Defensively, Perez is still a little raw, but has the tools to be an average shortstop. He has an above average arm, reacts well and can cover some ground, but his actions aren’t very refined. He’ll overwork a play at times, rushing when it isn’t necessary and occasionally booting a routine chance. Those mistakes should be moderated by more experience and maturity on the field. Overall Perez has solid hands, will catch just about everything hit his way and has an accurate arm when he throws under control. In time he should be be roughly average at shortstop or second base if the organization prefers.
The real issue for Wenceel Perez is a lack of power. Not just home run power either. Perez needs to drive the ball in the air more, and he’s going to need to adjust to do so.
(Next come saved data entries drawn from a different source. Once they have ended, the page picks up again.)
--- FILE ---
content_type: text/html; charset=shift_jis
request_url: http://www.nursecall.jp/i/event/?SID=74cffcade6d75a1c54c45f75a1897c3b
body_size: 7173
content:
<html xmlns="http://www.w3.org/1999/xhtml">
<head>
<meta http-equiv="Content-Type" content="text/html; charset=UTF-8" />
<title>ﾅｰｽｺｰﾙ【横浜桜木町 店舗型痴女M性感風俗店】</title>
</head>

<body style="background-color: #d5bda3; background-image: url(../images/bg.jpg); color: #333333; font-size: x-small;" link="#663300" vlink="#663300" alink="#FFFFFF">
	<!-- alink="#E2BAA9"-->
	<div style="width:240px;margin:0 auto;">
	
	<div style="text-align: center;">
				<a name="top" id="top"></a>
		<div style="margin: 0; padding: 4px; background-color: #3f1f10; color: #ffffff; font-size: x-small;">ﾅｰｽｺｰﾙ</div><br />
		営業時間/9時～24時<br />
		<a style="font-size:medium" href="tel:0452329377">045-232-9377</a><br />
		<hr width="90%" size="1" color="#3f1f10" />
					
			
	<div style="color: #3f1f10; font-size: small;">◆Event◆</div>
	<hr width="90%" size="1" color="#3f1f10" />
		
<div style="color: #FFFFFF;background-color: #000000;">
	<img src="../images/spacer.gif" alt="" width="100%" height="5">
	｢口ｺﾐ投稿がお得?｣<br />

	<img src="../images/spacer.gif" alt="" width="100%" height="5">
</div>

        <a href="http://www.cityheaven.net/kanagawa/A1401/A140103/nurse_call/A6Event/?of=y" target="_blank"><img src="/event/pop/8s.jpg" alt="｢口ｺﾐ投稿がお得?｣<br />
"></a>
Right now he’s playing a game of pepper out there too often, trusting his hands to put the barrel on the ball rather than maximizing that contact ability with better pitch selection. When he does wait for a good pitch to hit, he often drills hard groundballs rather than driving the ball down the lines or up the gaps.
Perez does have good hands and plenty of feel for contact, and he’s a pretty well built 5’11”, 195 pounds. So the physical ability to hit for decent, if below average, power are in place. Patience early in counts might do more for him than adding muscle or pressing too much to add loft to his swing, but all three are going to be required for Perez to top out as a major league regular.
Too often in 2019, Perez went through stretches where he regularly gave at-bats away with weak contact on pitchers’ pitches early in counts. If he can trust his hands enough to stay patient and hunt better pitches knowing that he can likely still put the ball in play with two strikes, it’s possible he could surprise with near average pop as he matures. Still, it’s worth noting that FanGraphs, despite being the site highest on Perez in many ways, projects him for just 40 game power, which is a full grade below average.
Overall this is a solid package of tools without anything really eye-popping. The consensus outlook on Perez is as a future utilityman with a little upside, but that contact ability and speed, with progression in his defense, does give him a well-rounded foundation to reach the major leagues. He’ll just have to get everything out of his bat to actually lay claim to a full-time role as the Tigers shortstop someday.
Projected Team: Low-A West Michigan Whitecaps
Perez has a full season and change of Midwest League action under his belt already, but a brief tune-up there to start the year is probably indicated. He got off to a slow start last season, but hit better in July and August. Look for the Tigers to let him build off that for a month or two and try to gather some confidence and momentum before a move to Lakeland this summer.